The ‘My Signals‘ resource from NIHR is a new feature enabling health service users and staff to highlight NIHR research that is important to them. In this update a member of the public highlights the project on self-monitoring of warfarin as making an impact on the care of her husband. HERU were involved in the health economics component of the research.
Elsewhere on the page there is a link to a feature on research about managing the obesity of men. This is a research summary rather than a ‘My Signals’ page but does feature the HTA on the management of obesity in men that HERU were involved in.
The Office of Health Economics (OHE) in collaboration with Curtin University and King’s College London, has been awarded a research grant from the EuroQol Research Foundation to compare the sensitivity and responsiveness of the EQ-5D-3L and EQ-5D-5L instruments in a large cohort of cancer patients.
The National Institute for Health and Care Excellence (NICE) have issued a position statement on the use of the EQ-5D-5L valuation set. The statement recommends not using the 5L valuation set for evidence submissions to NICE that use cost-utility analyses. Preference should be given to the EQ-5D-3L valuation set. The full statement gives more detail on the decision from the NICE Decision Support Unit.
The Getting It Right First Time (GIRFT) aims to aims to bring about higher-quality care in hospitals, at lower cost, by reducing unwanted variations in services and practices. The programme is being rolled out across the English NHS and this report from the King’s Fund offers a summary and assessment of the programme.
Timmons, N. (2017) Tackling variations in clinical care: assessing the Getting It Right First Time (GIRFT) programme, London: King’s Fund.

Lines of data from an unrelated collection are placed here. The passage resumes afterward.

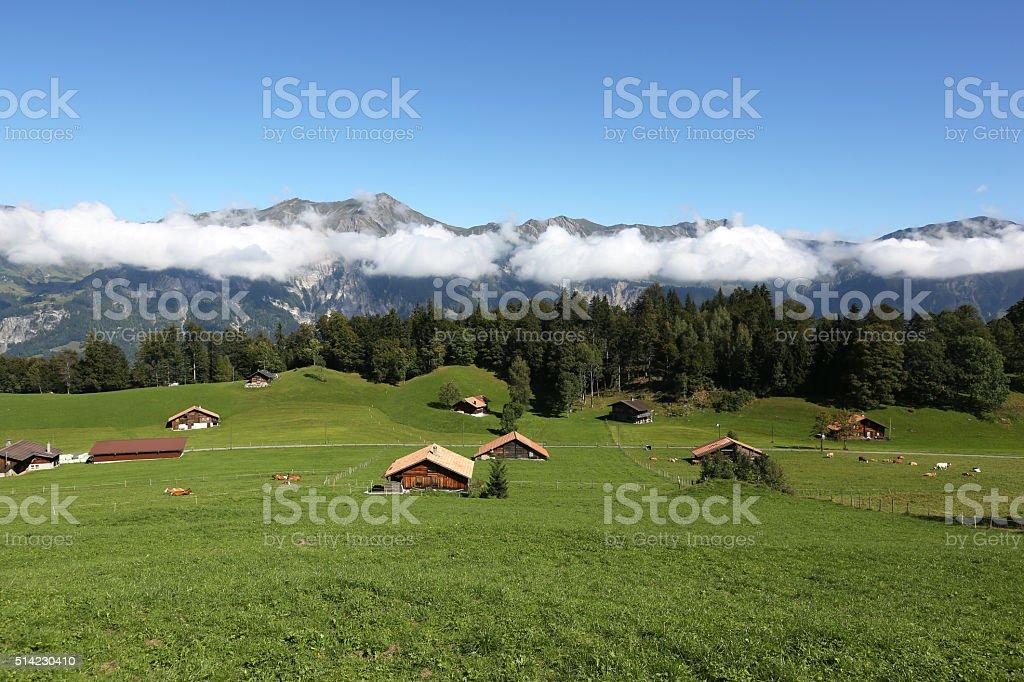 Farm in the alps in Switzerland stock photo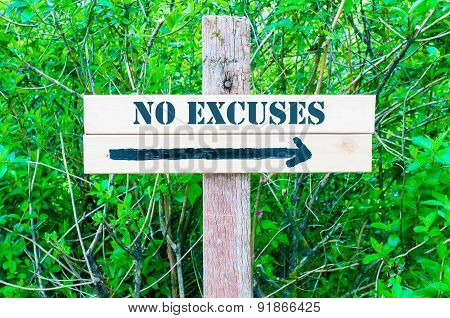 No Excuses Directional Sign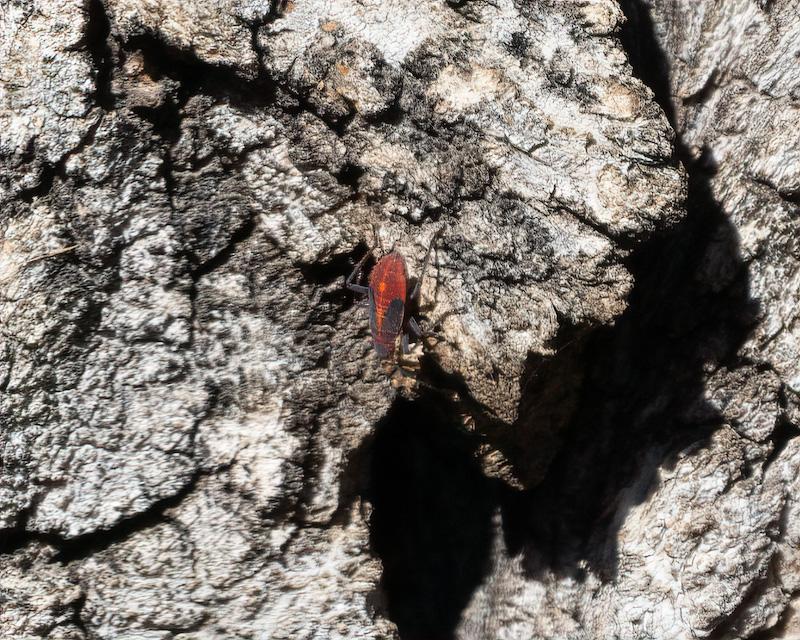 Eastern Boxelder Bug. (Boisea trivittata)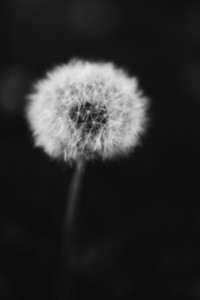 Black and White Dandelion 7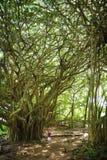 Manligt turist- beundra jätte- banyanträd på Hawaii Filialer och att hänga rotar av jätte- banyanträd på den stora ön av Hawaii Fotografering för Bildbyråer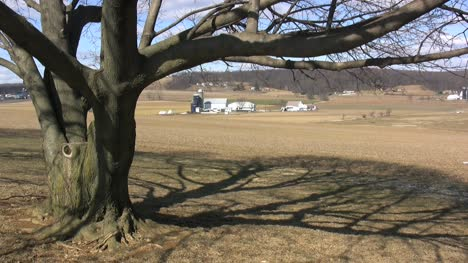 Tree-shadow-and-a-Lancaster-farmstead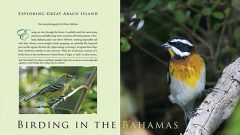 birding in the bahamas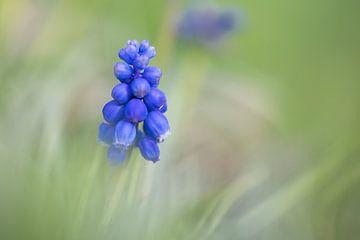 Blauw druifje van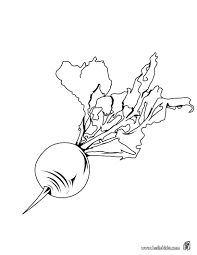 Beetroot Coloring Page This Beetroot Coloring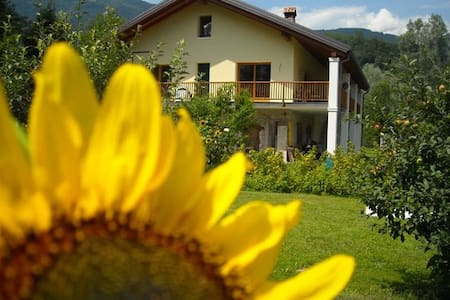 Il Girasole B&B - Feltre - Bed & Breakfast
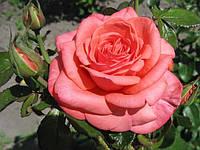 Фото розы «Вау!»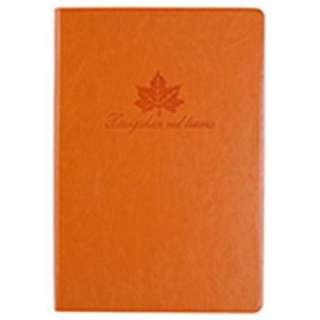 Buku catatan / Diary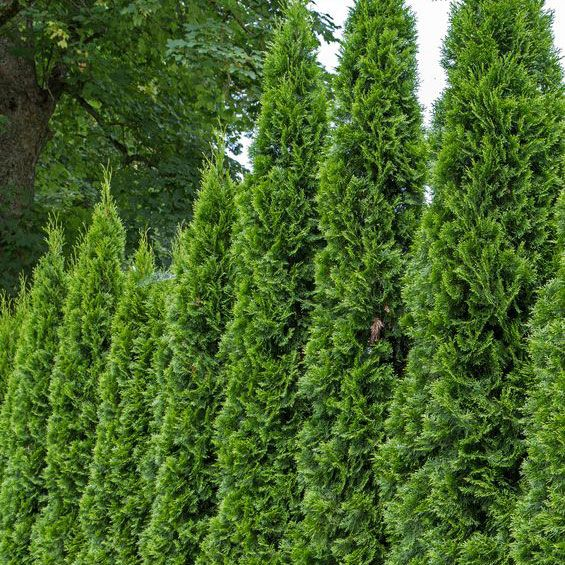 Backyard Plants That Add Privacy to Your Yard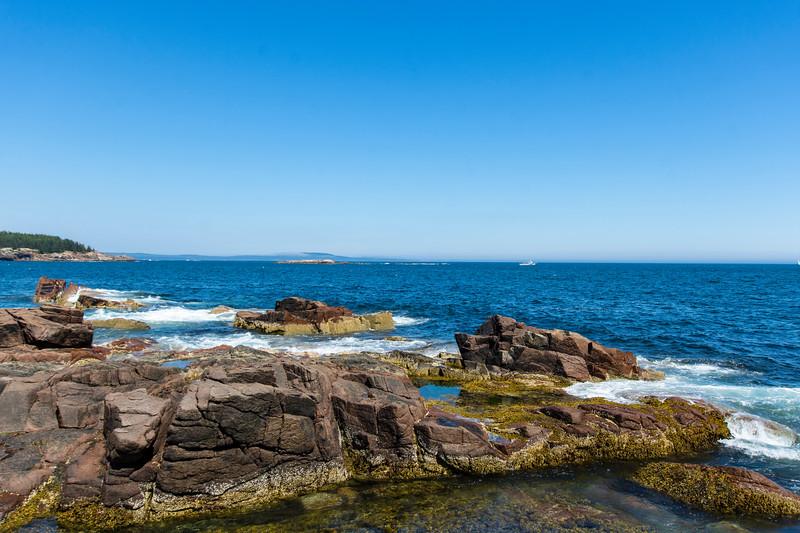 Rocky-shore-acadia.jpg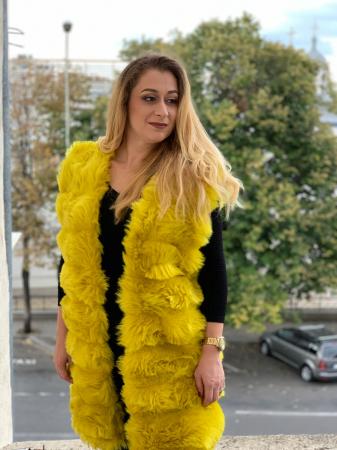 Vesta Gloria Yellow [4]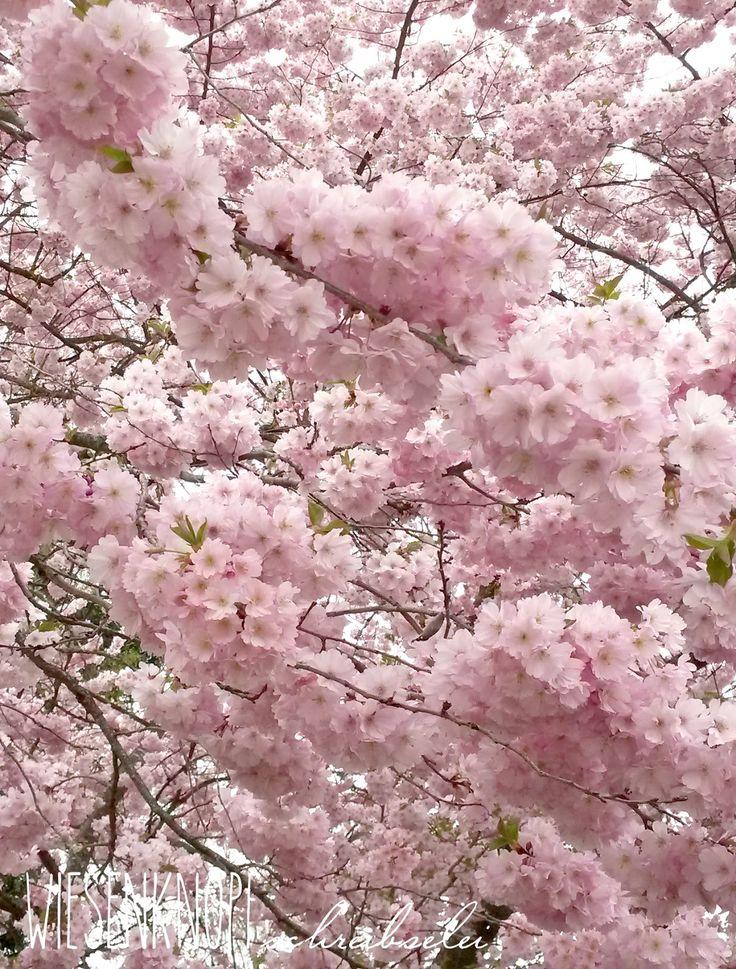 Wiesenknopfschreibselei: Kirsch- und Magnolienblütenzeit im Botanischen Garten Augsburg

Scottish Health Innovations Ltd (SHIL) have published a short blog post on innovation in healthcare. The post includes a list of the innovations likely to transform healthcare in the next few years. SHIL is an organisation that works in partnership with NHS Scotland to identify, protect, develop and commercialise new innovations from healthcare professionals.
The National Institute for Health and Care Excellence (NICE) have published guidance on Collagenase clostridium histolyticum for treating Dupuytren’s contracture [TA459]. The treatment is recommended only under specific circumstances while an on-going trial is conducted. HERU staff contributed to the evidence for the development of the guidance.
The Mesh Oversight Group Report for NHS England has been published. The report follows on from the Mesh Working Group Interim Report of December 2015. Both reports are about vaginal mesh implants used to treat stress urinary incontinence (SUI) and pelvic organ prolapse (POP) in women, and this report set out the actions that have been taken to meet the recommendations in the Interim Report. The report also summarises resent research on mesh implants and the implications of the research. This includes the Glazener study that HERU staff were involved in.
In Scotland, a review is underway on the safety of mesh implants following publication of the Scottish Independent Review of the use, safety and efficacy of transvaginal mesh implants in the treatment of stress urinary incontinence and pelvic organ prolapse in women.